El truco del pago invisible: ahorrar sin darte cuenta
Haz que tu ahorro se vaya solito a otra cuenta con el truco del pago invisible. No lo ves, no lo gastas.

¿Alguna vez te ha pasado que apenas cae tu quincena y, dos días después, sientes que ya desapareció? Lo curioso es que el dinero sí desaparece… pero hacia gastos que ni recuerdas. Justo ahí es donde entra el pago invisible, una técnica para voltear la tortilla: hacer que tu ahorro se “evapore” antes de que lo gastes.
¿Qué es el pago invisible y por qué funciona?
El pago invisible consiste en programar transferencias automáticas hacia tu ahorro apenas recibes tu ingreso. Es invisible porque nunca llega a tu cuenta de uso diario: se aparta sin que tengas que pensar en ello.
La lógica es simple: lo que no ves, no lo gastas.
Si ya leíste sobre el método de los sobres actualizado, notarás que ambos buscan lo mismo: separar tu dinero antes de que se diluya. La diferencia es que el pago invisible es aún más radical, porque ocurre en automático.
La ciencia detrás del “dinero que no ves”
Diversos estudios de comportamiento financiero muestran que tendemos a gastar más cuando sentimos que tenemos “dinero disponible”. Por eso los cargos automáticos de streaming, comida o apps casi no nos duelen: no los vemos venir.
Banxico reportó en 2024 que el 72% de los mexicanos ya usa pagos electrónicos para gastos cotidianos. Esto hace más fácil que el dinero se pierda en cargos chiquitos. El pago invisible aprovecha esa misma lógica, pero a tu favor.
Cómo aplicar el pago invisible en México (paso a paso)
- Define un monto fijo que no afecte tu supervivencia (ej. $200 por quincena).
- Abre una cuenta aparte, preferiblemente en otro banco o en una app que no revises diario. Opciones: CETESdirecto, Nu Bolsillos, Stori Ahorro.
- Programa una transferencia automática el mismo día que recibes tu sueldo.
- Hazlo invisible: no consultes esa cuenta a menos que sea necesario.
Imagina que recibes $10,000 quincenales. Podrías programar que:
- $500 se vayan automáticamente a CETES.
- $300 se vayan a un “bolsillo” de emergencia en tu banco digital.
- El resto se quede en tu cuenta principal para tus gastos.

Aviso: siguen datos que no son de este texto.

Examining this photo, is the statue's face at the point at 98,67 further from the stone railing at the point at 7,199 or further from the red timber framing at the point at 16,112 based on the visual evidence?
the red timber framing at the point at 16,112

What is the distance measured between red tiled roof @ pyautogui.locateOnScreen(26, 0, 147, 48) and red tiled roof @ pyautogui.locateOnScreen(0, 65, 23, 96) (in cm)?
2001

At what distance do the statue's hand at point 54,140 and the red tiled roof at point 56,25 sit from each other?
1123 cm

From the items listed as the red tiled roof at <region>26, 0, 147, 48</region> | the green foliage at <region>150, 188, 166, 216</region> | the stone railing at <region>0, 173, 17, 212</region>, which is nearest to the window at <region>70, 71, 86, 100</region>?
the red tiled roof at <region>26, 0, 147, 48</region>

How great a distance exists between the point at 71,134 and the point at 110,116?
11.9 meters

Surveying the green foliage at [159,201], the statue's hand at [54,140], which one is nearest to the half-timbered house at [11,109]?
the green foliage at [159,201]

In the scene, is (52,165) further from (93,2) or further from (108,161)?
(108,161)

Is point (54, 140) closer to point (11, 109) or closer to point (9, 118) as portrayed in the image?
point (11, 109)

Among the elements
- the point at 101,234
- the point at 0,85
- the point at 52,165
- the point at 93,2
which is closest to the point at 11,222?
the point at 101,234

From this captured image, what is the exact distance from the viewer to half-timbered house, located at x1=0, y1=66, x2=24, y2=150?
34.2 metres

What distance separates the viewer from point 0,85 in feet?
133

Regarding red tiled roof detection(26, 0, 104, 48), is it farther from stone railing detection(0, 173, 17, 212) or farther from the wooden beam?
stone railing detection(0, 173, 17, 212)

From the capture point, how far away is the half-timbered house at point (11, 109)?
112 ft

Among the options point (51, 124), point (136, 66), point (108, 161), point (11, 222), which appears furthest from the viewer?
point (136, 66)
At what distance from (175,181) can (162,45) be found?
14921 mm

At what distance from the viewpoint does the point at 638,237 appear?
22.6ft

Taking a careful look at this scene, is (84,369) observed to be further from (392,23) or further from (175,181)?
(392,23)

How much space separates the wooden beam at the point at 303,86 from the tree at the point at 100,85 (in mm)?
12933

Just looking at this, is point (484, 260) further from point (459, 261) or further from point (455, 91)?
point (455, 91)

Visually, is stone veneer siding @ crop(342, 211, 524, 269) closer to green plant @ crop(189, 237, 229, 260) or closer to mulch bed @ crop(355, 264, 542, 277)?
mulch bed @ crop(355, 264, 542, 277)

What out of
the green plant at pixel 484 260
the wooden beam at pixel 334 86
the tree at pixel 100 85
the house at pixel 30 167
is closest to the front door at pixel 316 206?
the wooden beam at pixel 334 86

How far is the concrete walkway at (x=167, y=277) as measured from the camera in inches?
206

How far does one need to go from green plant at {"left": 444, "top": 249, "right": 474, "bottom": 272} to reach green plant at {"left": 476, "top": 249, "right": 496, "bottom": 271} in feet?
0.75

Al final de un año, sin darte cuenta, tendrías $20,800 apartados.
Beneficios del pago invisible
Te protege de ti mismo: el dinero nunca estuvo “disponible”.
- Crea disciplina automática: no dependes de tu fuerza de voluntad.
- Funciona para cualquier ingreso: salario, freelance, aguinaldo.
- Se adapta a montos pequeños: aunque sean $50 a la semana, el hábito se construye.
La Condusef recomienda el ahorro automático como una de las formas más efectivas de generar un colchón financiero.
Ejercicio práctico para esta semana
Programa una transferencia automática de al menos $100 hacia una cuenta de ahorro el mismo día que te pagan.
- Haz la prueba un mes.
- Revisa al final qué tanto lo extrañaste.
- Si no afectó tu quincena, súbele un poco.
El pago invisible no es magia, es estrategia. Si el dinero se va solo en gastos que no recuerdas, también puede irse solo hacia tu ahorro. Al final, se trata de usar la misma comodidad de la banca digital —esa que facilita pagar con un clic— para lograr lo que antes parecía imposible: ahorrar sin darte cuenta.